The internal workings of LLMs, much like the human brain, consist of a large number of interconnected neural circuits. Although the entire computational process can in principle be traced from beginning to end, the meaning of the computations themselves remains largely mysterious.
We therefore conduct detailed analyses of the internal structures of LLMs to discover the circuits, neurons, distributed representations, and other components that support their intelligent behavior. Our research topics include:

  • Discovery of a three-step circuit that enables in-context learning in LLMs (Cho et al., ICLR 2025)
  • Discovery of neurons that function as translation-like units in multilingual LLMs (Tezuka et al., EMNLP 2025)
  • Forgetting harmful knowledge while preserving language ability (Dang et al., AAAI 2025)
  • Discovery of additive compositionality in internal representations of vision–language models (Shi et al., EACL 2026)
  • Analysis of internal representations related to ambiguity in user instructions in LLM agents (Kaide et al., NLP 2026).

Topic 2. Improving the Critical Thinking Ability of LLMs

While LLMs already demonstrate intellectual behavior, they are not necessarily good at evaluating the validity of their own reasoning or correctly understanding the logical structures underlying texts.
We investigate new methods for improving the self-evaluation capability of LLMs by carefully designing instruction strategies. We also study methods for enhancing LLMs’ logical understanding. Our research topics include:

  • Achieving fine-grained self-assessment of reasoning processes (Ishii et al., ICJNLP-AACL 2025)
  • Improving logical inference by intervening in the self-attention mechanism (Nguyen et al., EACL 2026)
  • Proposing tasks for understanding logical fallacies in text (Robbani et al., EMNLP 2024) and for generating questions that promote self-reflection (Pothong et al., ICJNLP-AACL 2025)

In addition to the above topics, we thoroughly and fundamentally study “trustworthy and reliable AI” from various perspectives, especially at the level of internal structures.
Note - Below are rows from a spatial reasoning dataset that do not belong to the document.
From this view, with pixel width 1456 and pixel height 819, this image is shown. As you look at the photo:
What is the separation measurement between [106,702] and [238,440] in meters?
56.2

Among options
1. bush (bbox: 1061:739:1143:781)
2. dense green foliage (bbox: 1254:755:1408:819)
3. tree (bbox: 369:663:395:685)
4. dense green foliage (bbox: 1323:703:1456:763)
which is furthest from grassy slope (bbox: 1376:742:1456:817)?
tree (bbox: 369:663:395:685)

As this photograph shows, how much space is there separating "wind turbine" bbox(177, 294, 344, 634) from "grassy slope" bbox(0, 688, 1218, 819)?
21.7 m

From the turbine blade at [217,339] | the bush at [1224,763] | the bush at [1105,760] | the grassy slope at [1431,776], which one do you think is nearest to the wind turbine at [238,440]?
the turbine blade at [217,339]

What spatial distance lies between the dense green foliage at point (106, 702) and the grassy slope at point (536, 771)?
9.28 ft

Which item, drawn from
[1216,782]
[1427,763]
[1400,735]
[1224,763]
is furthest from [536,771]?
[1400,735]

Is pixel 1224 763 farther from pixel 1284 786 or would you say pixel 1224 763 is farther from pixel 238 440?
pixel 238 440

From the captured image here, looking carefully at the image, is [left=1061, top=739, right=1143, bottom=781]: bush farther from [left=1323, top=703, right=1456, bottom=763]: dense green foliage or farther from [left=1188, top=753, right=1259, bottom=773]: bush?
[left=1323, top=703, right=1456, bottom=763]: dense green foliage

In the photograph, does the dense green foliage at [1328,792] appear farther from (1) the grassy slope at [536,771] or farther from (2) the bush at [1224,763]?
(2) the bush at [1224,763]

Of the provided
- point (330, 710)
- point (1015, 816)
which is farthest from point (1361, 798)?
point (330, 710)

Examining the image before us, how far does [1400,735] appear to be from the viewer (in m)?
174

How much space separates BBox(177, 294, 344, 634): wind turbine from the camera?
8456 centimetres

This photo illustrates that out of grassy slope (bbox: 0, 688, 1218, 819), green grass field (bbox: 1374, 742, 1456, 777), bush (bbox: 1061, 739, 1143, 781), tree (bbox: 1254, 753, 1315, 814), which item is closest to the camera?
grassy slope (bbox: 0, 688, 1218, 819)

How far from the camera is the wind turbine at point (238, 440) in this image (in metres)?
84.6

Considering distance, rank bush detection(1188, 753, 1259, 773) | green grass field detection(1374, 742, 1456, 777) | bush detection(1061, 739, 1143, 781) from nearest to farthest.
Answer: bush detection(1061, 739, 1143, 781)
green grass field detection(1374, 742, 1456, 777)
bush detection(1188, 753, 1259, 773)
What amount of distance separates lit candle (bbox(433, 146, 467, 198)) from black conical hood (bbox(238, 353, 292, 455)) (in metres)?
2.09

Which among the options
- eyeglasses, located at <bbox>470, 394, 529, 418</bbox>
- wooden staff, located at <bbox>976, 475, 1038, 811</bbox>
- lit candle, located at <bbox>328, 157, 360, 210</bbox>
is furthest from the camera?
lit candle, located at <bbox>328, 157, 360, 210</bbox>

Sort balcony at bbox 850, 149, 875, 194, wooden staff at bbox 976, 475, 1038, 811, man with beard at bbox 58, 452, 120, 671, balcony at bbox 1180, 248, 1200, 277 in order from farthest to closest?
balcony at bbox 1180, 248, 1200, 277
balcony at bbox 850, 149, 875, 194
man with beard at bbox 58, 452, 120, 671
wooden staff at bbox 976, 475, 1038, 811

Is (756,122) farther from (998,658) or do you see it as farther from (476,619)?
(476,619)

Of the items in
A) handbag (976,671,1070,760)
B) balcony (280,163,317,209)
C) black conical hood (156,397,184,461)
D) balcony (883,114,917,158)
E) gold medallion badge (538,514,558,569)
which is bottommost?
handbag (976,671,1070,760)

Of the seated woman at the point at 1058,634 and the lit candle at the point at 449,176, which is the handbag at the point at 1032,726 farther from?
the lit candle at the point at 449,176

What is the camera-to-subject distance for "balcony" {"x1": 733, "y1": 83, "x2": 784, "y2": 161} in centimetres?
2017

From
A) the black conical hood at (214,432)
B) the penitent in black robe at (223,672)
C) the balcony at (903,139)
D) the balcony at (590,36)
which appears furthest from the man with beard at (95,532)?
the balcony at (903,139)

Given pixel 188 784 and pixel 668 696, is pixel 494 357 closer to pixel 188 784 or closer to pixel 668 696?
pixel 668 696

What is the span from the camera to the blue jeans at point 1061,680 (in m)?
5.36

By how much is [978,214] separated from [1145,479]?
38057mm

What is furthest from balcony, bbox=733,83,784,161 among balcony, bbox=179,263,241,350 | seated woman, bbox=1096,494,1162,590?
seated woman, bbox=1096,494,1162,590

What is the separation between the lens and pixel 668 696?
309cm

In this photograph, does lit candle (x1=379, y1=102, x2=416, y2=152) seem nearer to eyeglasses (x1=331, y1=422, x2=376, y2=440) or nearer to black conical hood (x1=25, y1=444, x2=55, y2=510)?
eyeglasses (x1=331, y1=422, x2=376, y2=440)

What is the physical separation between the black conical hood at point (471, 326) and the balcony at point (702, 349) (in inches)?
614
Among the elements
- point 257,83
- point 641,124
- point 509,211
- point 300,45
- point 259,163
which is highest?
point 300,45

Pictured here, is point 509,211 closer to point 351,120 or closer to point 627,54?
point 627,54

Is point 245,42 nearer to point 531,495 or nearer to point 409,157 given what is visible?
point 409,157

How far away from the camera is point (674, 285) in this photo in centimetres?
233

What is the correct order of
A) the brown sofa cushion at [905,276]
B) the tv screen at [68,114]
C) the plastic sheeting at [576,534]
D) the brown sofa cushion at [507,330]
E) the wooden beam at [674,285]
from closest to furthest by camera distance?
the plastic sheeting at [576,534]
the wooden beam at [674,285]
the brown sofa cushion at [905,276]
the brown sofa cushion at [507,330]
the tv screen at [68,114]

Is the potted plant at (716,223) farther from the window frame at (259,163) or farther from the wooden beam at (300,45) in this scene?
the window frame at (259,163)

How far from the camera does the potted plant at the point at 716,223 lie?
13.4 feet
We warmly welcome students who wish to build this international laboratory together with us, as well as those who aspire to advance to a doctoral program and pursue deeper research.

Key publications

  1. Cho et al. Revisiting In-context Learning Inference Circuit in Large Language Models. ICLR2025.
  2. Tezuka et al. The Transfer Neurons Hypothesis: An Underlying Mechanism for Language Subspace Transitions in Multilingual LLMs. EMNLP2025.
  3. Nguyen et al. Improving Chain-of-Thought for Logical Reasoning via Attention-Aware Intervention. Findings of EACL2026.

Equipment

CPU/GPU Cluster Machines

Teaching policy

I respect you and will do the best I can to bring the best out of you. I will help you to be an independent researcher--to plan a research project truly enjoyable to you and make progress on the project yourself. I also encourage you to present your work at academic conferences and to collaborate with researchers worldwide to be a global researcher. Our lab will have a wide variety of study/reading groups and weekly meetings. We communicate in English for our lab to be a global environment.